**Problem to work on:**
Reproduce exactly the lines below from the one containing "Prince Edward - Cite 33 05" through the one containing "Manduka PROlite Yoga", including both, and nothing else.

**Data to examine:**
[Start of Attachment]

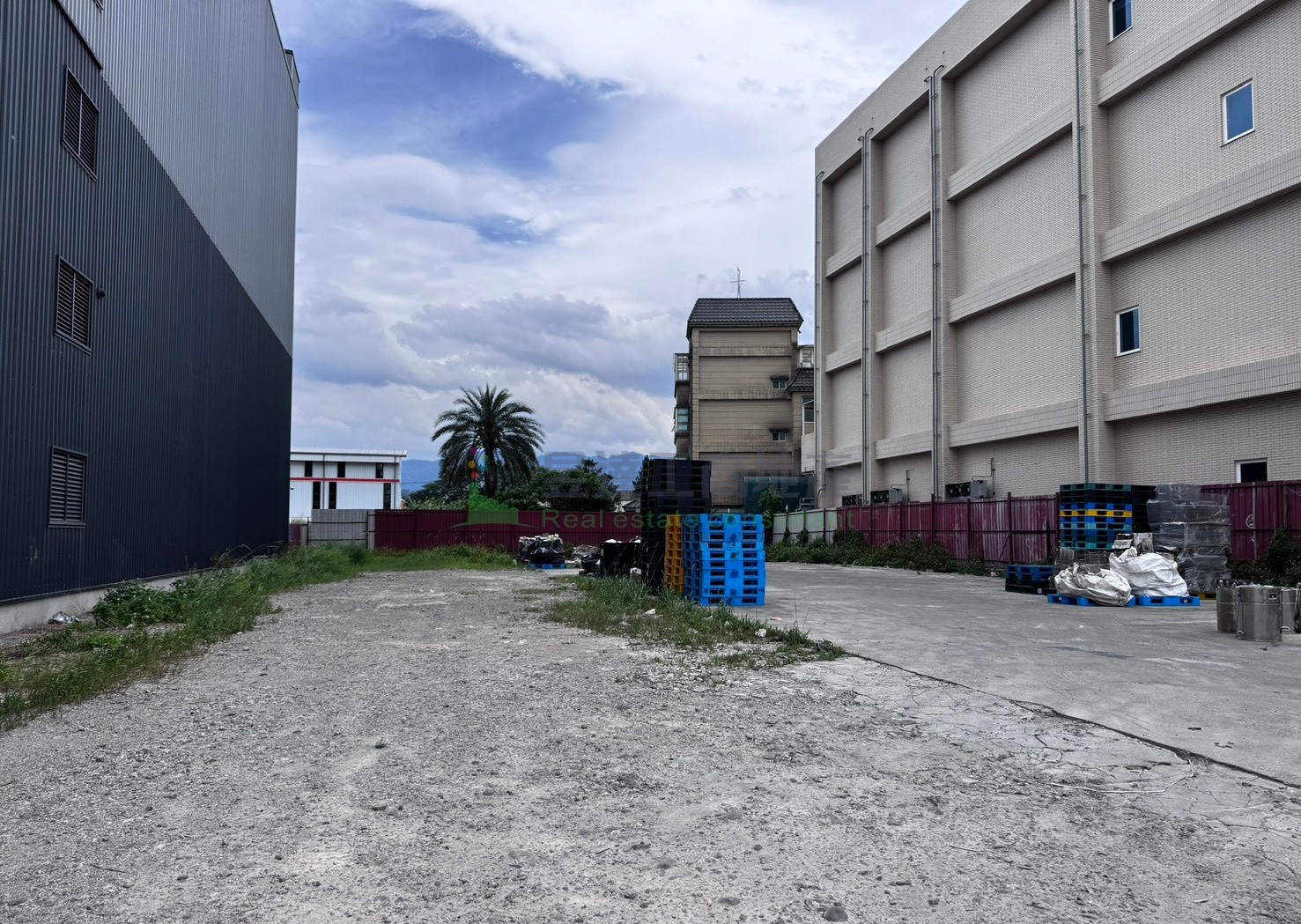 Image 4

[End of Attachment]
[Start of Attachment]

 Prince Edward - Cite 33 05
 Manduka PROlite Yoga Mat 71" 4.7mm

[End of Attachment]

**Expected output:**
 Prince Edward - Cite 33 05
 Manduka PROlite Yoga Mat 71" 4.7mm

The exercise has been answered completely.